#### Aim of the task:
Give back the whole listing exactly as shown.

[Rows from a dataset]
·····

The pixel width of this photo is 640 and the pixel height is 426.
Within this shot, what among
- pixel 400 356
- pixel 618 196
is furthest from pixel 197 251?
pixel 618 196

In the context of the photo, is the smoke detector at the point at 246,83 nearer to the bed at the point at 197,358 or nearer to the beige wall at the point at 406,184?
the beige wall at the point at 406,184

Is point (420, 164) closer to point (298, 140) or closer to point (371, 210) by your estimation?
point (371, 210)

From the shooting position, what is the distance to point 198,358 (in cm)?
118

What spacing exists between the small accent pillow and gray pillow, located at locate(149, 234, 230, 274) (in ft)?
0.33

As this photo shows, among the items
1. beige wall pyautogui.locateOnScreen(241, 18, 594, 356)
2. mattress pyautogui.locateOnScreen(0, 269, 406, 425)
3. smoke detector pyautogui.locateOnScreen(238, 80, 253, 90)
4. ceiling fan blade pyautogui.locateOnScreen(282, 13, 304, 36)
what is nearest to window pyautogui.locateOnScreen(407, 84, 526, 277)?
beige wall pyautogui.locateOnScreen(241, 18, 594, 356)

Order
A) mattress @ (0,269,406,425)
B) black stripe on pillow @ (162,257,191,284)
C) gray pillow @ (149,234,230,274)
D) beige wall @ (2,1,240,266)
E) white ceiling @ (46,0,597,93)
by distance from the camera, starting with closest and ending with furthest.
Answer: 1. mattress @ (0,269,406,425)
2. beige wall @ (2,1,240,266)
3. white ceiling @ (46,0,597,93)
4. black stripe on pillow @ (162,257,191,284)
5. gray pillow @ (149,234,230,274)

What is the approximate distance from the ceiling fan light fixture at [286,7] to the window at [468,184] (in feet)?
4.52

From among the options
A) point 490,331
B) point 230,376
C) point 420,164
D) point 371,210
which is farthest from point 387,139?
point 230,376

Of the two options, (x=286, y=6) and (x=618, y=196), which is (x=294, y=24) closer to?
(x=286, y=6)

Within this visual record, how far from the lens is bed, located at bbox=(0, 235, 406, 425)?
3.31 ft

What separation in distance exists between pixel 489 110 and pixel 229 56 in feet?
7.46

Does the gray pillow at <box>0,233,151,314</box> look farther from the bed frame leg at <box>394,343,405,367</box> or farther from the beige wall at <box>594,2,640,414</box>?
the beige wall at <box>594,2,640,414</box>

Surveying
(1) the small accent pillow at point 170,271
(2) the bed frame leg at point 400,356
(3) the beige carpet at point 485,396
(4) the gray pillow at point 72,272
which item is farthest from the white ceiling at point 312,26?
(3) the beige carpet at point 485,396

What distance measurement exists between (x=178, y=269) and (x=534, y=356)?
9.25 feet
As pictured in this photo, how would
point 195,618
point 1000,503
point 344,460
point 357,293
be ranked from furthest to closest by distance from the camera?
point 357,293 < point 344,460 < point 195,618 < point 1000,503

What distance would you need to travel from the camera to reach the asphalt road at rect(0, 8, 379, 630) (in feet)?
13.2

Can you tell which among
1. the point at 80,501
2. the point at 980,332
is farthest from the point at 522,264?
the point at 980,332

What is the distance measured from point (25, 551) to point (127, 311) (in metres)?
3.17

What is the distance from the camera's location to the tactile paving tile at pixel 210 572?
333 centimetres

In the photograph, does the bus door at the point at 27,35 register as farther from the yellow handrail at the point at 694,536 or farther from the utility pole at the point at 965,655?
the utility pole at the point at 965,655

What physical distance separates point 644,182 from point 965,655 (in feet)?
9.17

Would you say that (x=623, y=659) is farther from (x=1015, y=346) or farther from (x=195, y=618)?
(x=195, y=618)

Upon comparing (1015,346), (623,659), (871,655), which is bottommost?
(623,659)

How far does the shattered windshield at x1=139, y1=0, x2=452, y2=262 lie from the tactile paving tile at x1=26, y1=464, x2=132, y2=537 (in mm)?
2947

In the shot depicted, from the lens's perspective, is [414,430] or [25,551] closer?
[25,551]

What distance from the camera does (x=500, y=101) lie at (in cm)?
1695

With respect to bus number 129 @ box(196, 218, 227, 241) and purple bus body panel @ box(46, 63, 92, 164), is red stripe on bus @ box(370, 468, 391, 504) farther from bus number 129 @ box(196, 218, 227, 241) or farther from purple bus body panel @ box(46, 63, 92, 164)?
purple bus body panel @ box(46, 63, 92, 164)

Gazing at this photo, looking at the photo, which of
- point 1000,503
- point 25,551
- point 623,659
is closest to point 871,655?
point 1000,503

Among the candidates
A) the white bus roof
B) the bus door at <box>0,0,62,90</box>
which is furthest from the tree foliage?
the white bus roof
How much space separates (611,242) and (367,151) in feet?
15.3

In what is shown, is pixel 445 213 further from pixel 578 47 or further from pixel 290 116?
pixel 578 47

·····

#### The output:
The pixel width of this photo is 640 and the pixel height is 426.
Within this shot, what among
- pixel 400 356
- pixel 618 196
is furthest from pixel 197 251?
pixel 618 196

In the context of the photo, is the smoke detector at the point at 246,83 nearer to the bed at the point at 197,358 or nearer to the beige wall at the point at 406,184?
the beige wall at the point at 406,184

Is point (420, 164) closer to point (298, 140) or closer to point (371, 210) by your estimation?
point (371, 210)

From the shooting position, what is the distance to point 198,358 (in cm)?
118

What spacing exists between the small accent pillow and gray pillow, located at locate(149, 234, 230, 274) (in ft)?
0.33

As this photo shows, among the items
1. beige wall pyautogui.locateOnScreen(241, 18, 594, 356)
2. mattress pyautogui.locateOnScreen(0, 269, 406, 425)
3. smoke detector pyautogui.locateOnScreen(238, 80, 253, 90)
4. ceiling fan blade pyautogui.locateOnScreen(282, 13, 304, 36)
what is nearest to window pyautogui.locateOnScreen(407, 84, 526, 277)?
beige wall pyautogui.locateOnScreen(241, 18, 594, 356)

Order
A) mattress @ (0,269,406,425)
B) black stripe on pillow @ (162,257,191,284)
C) gray pillow @ (149,234,230,274)
D) beige wall @ (2,1,240,266)
E) white ceiling @ (46,0,597,93)
by distance from the camera, starting with closest and ending with furthest.
Answer: 1. mattress @ (0,269,406,425)
2. beige wall @ (2,1,240,266)
3. white ceiling @ (46,0,597,93)
4. black stripe on pillow @ (162,257,191,284)
5. gray pillow @ (149,234,230,274)

What is the approximate distance from the ceiling fan light fixture at [286,7] to the window at [468,184] (in feet)?
4.52

From among the options
A) point 490,331
B) point 230,376
C) point 420,164
D) point 371,210
which is farthest from point 387,139?
point 230,376

Of the two options, (x=286, y=6) and (x=618, y=196), which is (x=294, y=24) closer to?
(x=286, y=6)

Within this visual record, how far from the lens is bed, located at bbox=(0, 235, 406, 425)?
3.31 ft

What separation in distance exists between pixel 489 110 and pixel 229 56 in feet?
7.46

Does the gray pillow at <box>0,233,151,314</box> look farther from the bed frame leg at <box>394,343,405,367</box> or farther from the beige wall at <box>594,2,640,414</box>?
the beige wall at <box>594,2,640,414</box>

Surveying
(1) the small accent pillow at point 170,271
(2) the bed frame leg at point 400,356
(3) the beige carpet at point 485,396
(4) the gray pillow at point 72,272
which item is farthest from the white ceiling at point 312,26?
(3) the beige carpet at point 485,396

What distance measurement exists between (x=178, y=269) and (x=534, y=356)?
9.25 feet
As pictured in this photo, how would
point 195,618
point 1000,503
point 344,460
point 357,293
be ranked from furthest to closest by distance from the camera?
point 357,293 < point 344,460 < point 195,618 < point 1000,503

What distance would you need to travel from the camera to reach the asphalt road at rect(0, 8, 379, 630) (in feet)?
13.2

Can you tell which among
1. the point at 80,501
2. the point at 980,332
is farthest from the point at 522,264?
the point at 980,332

What is the distance measured from point (25, 551) to point (127, 311) (in metres)?
3.17

What is the distance from the camera's location to the tactile paving tile at pixel 210 572?
333 centimetres

In the photograph, does the bus door at the point at 27,35 register as farther from the yellow handrail at the point at 694,536 or farther from the utility pole at the point at 965,655?
the utility pole at the point at 965,655

What physical distance separates point 644,182 from point 965,655 (in feet)?
9.17

Would you say that (x=623, y=659) is farther from (x=1015, y=346) or farther from (x=195, y=618)?
(x=195, y=618)

Upon comparing (1015,346), (623,659), (871,655), which is bottommost?
(623,659)

How far does the shattered windshield at x1=139, y1=0, x2=452, y2=262 lie from the tactile paving tile at x1=26, y1=464, x2=132, y2=537 (in mm)?
2947

In the shot depicted, from the lens's perspective, is [414,430] or [25,551] closer?
[25,551]

What distance from the camera does (x=500, y=101) lie at (in cm)?
1695

With respect to bus number 129 @ box(196, 218, 227, 241) and purple bus body panel @ box(46, 63, 92, 164), is red stripe on bus @ box(370, 468, 391, 504) farther from bus number 129 @ box(196, 218, 227, 241) or farther from purple bus body panel @ box(46, 63, 92, 164)?
purple bus body panel @ box(46, 63, 92, 164)

Gazing at this photo, looking at the photo, which of
- point 1000,503
- point 25,551
- point 623,659
is closest to point 871,655?
point 1000,503

Among the candidates
A) the white bus roof
B) the bus door at <box>0,0,62,90</box>
which is furthest from the tree foliage?
the white bus roof
How much space separates (611,242) and (367,151) in feet?
15.3

In what is shown, is pixel 445 213 further from pixel 578 47 or further from pixel 290 116?
pixel 578 47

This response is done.